By March, Lowell’s weight was down to 160 pounds from a high of 250. (She was only slightly more than five feet tall.) An operation to correct her hernia was scheduled for May, but the day before the operation, on May 12, 1925, Lowell had a stroke and died.

Significance

Although only a few of Amy Lowell’s poems are considered good enough to merit inclusion in modern anthologies, she was an accomplished poet of her day, if not the leading poet. She received a Pulitzer Prize for poetry in 1926, shortly after her death. In the 1920’s, Lowell was one of the most striking figures in American literature. She replaced Ezra Pound as the leader of the Imagist group, and she experimented with form and technique in poetry, becoming especially good at free verse. She is remembered particularly for her enthusiasm for the enterprise of poetry and for her efforts to promote it. She edited collections of works by authors whom she admired and gave lectures to large audiences across the country, attempting to arouse their enthusiasm for the arts. Her published essays established her as a literary critic, and her scholarly biography of Keats was received favorably.
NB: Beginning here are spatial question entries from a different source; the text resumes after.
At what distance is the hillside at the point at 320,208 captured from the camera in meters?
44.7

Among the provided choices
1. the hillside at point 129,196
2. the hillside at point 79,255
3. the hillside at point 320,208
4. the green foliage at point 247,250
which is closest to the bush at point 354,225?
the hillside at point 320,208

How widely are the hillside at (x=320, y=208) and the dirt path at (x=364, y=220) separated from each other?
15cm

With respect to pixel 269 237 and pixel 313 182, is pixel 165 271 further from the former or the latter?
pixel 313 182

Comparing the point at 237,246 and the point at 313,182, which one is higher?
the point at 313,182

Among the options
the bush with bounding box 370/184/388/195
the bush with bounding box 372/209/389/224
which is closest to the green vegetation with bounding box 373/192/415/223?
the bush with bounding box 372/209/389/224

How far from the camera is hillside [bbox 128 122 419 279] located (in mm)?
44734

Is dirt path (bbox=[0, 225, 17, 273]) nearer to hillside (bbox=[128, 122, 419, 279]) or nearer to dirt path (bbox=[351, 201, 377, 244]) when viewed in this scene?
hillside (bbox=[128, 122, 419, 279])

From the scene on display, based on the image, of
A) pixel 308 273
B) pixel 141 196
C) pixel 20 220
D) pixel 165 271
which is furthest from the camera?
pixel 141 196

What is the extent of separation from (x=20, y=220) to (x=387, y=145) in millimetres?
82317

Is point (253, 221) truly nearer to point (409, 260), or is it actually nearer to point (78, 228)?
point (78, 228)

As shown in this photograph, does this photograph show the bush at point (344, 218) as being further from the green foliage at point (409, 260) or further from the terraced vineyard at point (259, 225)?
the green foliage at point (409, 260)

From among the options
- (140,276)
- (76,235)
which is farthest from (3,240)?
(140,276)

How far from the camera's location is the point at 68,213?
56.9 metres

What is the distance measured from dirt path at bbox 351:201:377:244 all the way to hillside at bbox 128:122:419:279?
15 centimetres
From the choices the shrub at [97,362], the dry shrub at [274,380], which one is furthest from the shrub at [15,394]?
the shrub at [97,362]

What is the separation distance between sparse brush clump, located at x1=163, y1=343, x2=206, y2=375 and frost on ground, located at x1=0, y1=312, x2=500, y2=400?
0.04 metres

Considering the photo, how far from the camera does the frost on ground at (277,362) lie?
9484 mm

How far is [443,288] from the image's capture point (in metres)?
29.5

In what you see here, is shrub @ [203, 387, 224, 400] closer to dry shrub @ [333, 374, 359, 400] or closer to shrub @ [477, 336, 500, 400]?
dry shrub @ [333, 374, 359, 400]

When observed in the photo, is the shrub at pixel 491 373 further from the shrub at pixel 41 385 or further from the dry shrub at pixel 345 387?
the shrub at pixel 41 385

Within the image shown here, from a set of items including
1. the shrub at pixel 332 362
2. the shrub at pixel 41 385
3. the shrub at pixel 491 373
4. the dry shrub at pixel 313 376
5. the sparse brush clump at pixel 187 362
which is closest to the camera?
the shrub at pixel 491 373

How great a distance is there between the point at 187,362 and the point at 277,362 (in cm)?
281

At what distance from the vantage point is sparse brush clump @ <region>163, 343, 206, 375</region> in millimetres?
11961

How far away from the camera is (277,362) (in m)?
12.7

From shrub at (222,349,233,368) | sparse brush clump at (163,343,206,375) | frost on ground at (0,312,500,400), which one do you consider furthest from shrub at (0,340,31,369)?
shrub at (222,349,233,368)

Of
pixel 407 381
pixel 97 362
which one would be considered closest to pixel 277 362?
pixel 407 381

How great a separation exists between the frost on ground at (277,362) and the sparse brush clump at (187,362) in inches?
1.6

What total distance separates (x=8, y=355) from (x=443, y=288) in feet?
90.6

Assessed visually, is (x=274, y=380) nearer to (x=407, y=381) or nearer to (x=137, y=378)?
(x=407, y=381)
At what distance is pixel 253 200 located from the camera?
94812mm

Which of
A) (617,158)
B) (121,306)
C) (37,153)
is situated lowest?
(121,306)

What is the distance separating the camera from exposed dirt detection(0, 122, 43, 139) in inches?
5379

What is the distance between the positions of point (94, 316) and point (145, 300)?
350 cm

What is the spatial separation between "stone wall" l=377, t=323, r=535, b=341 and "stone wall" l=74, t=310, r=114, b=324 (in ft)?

Her comfortable financial and social position permitted her a great deal of freedom to act, and she took advantage of that freedom to promote literary causes, including her own poetry.

Further Reading

Benvenuto, Richard. Amy Lowell. Boston: Twayne, 1985. This work contains a brief biography of Amy Lowell but consists mostly of a critical appraisal of her work, focusing on her prose, early poetry, narrative poetry, and lyrical works.

Coffman, Stanley K. Imagism: A Chapter for the History of Modern Poetry. New York: Octagon Books, 1972. Coffman reviews the history and development of the poets who became known as the Imagists, who were led first by Ezra Pound and then by Amy Lowell.

Damon, S. Foster. Amy Lowell: A Chronicle with Extracts from Her Correspondence. Boston: Houghton Mifflin, 1935. This is an early biography of Amy Lowell and a review of her work. Unlike later biographies, it contains long extracts from her letters.

Galvin, Mary E. Queer Poetics: Five Modernist Women Writers. Westport, Conn.: Greenwood Press, 1999. Examines the work of Lowell and four other modernist writers who were lesbians.

Gould, Jean. Amy: The World of Amy Lowell and the Imagist Movement. New York: Dodd, Mead, 1975. This biography focuses on Lowell’s life, providing much information about her personal habits and day-to-day activities. It does not attempt a literary analysis or critical appraisal of her poetry or essays.

Heymann, C. David. American Aristocracy: The Lives and Times of James Russell, Amy, and Robert Lowell. New York: Dodd, Mead, 1980. This book traces the history of the Lowells in America from their arrival in 1639 but concentrates on the lives of three members of the family, each of whom wrote poetry: James Russell Lowell (1819-1891), Amy Lowell (1874-1925), and Robert Lowell (1917-1977).

Munich, Adrienne, and Melissa Bradshaw, eds. Amy Lowell, American Modern. New Brunswick, N.J.: Rutgers University Press, 2004. Collection of essays analyzing Lowell’s life and work.

Ruihley, Glenn R. The Thorn of a Rose: Amy Lowell Reconsidered. Hamden, Conn.: Archon Books, 1975. This work is both a biography and a critical appraisal of Amy Lowell’s writing.